PAGE EXTRACT.
BEGIN

A recent Government Accountability Office report on Part D drug expenditures and the revenue received by pharmacy benefit managers shows that while PBMs and plan sponsors are successful in helping to lower some prescription prices, more needs to be done to bring down costs, said House Ways & Means Committee Chairman Richard E. Neal.
Medicare Part D plan sponsors used pharmacy benefit managers to provide 74 percent of drug benefit management services and performed the remaining 26 percent of services themselves in 2016 -- the most recent year data was available, according to the report.
Part D plan sponsors mainly used five PBMs in 2016: CVS Caremark, OptumRx, Express Scripts, Medimpact and Argus.
Neal, a Massachusetts Democrat, and Maine Republican Senator Susan Collins, chairman of the Special Committee on Aging, requested the GAO report. It was released to them in July. The GAO said it makes reports available to the public 30 days later.
THE IMPACT: PBMs, REBATES AND REVENUE
The GAO's review of 20 service agreements between Part D plan sponsors and PBMs found that the primary revenue source for PBMs from services they provided to Part D plans was a volume-based fee paid by plan sponsors based on the number of paid claims that the PBM processed -- a flat monthly per-member, per-month fee paid by plan sponsors, or a combination of the two.
PBMs also earn revenue from the rebates they negotiate with manufacturers for Part D drugs, which accounted for $18 billion of the $26.7 billion in rebates in 2016.

END

Extend the article on Medicare Part D drug costs and pharmacy benefit managers from its final sentence. None of the material that comes next is needed.

THE DATA.

BEGIN

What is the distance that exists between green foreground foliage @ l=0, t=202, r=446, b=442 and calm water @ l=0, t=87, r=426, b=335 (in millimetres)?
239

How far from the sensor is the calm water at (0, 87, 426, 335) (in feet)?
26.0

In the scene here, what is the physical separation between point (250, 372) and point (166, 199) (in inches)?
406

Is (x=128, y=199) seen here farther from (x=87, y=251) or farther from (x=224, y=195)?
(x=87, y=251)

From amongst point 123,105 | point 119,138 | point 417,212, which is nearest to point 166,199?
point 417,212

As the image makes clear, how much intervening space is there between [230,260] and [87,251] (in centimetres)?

END

TASK RESPONSE.
PBMs retain less than 1 percent of rebates, passing the rest to plan sponsors, the report found.
Rebates and other price concessions -- discounts generally paid by manufacturers to Part D plan sponsors and PBMs after the sale of a drug at the pharmacy -- grew faster than Part D expenditures from 2014 through 2016. Total expenditures for the Medicare Part D drug program exceeded $100 billion in 2016.
The amount paid to pharmacies by plan sponsors, or by the PBM on the sponsor's behalf, and by the beneficiary, increased 20 percent, to $145.1 billion, during this same period. Rebates and other price concessions increased 66 percent, to $29 billion.
The negotiation of rebates can include more favorable placement on the sponsor's formulary. The rebate terms do not have to be disclosed to the public, but plan sponsors must report rebate amounts to CMS.
None of the service agreements tied fees to the price of a drug paid to the pharmacy.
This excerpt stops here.